Single by Yes

from the album The Ladder
- B-side: "The Messenger" "Homeworld (The Ladder)"
- Released: 1999
- Recorded: February–May 1999
- Studio: Armoury Studios
- Length: 4:35 (full version) 3:54 (radio edit)
- Label: Eagle
- Songwriters: Jon Anderson, Igor Khoroshev, Steve Howe, Alan White, Chris Squire, Billy Sherwood
- Producer: Bruce Fairbairn

Yes singles chronology
| "Homeworld (The Ladder)" (1999) | "Lightning Strikes" (1999) | "If Only You Knew" (2000) |

= Lightning Strikes (Yes song) =

"Lightning Strikes" is a song by the progressive rock band Yes, first released in 1999 as a single in promotion of the band's eighteenth studio album, The Ladder.

== Background and composition ==
"Lightning Strikes" contains the same Mellotron flute sample that "Phenomenal Cat" by The Kinks uses in the intro. Drummer Alan White had been experimenting with more "unusual jazz and African type" rhythms in the studio, playing them to front-man Jon Anderson. He then adapted some of his chords he had been working on as well as a melody which he wrote to fit it. Bassist Chris Squire was pleased with the final product and believed that the song encouraged the band to explore new musical territory.

**GIVEN INFORMATION**

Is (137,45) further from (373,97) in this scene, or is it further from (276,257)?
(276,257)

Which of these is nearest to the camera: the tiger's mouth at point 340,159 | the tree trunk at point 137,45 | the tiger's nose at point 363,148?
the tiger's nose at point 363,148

**OBJECTIVE**
According to the text on the Yes song "Lightning Strikes," which Kinks track uses the same Mellotron flute sample in its intro? The listing plays no part here.

**EXERCISE SOLUTION**
"Phenomenal Cat"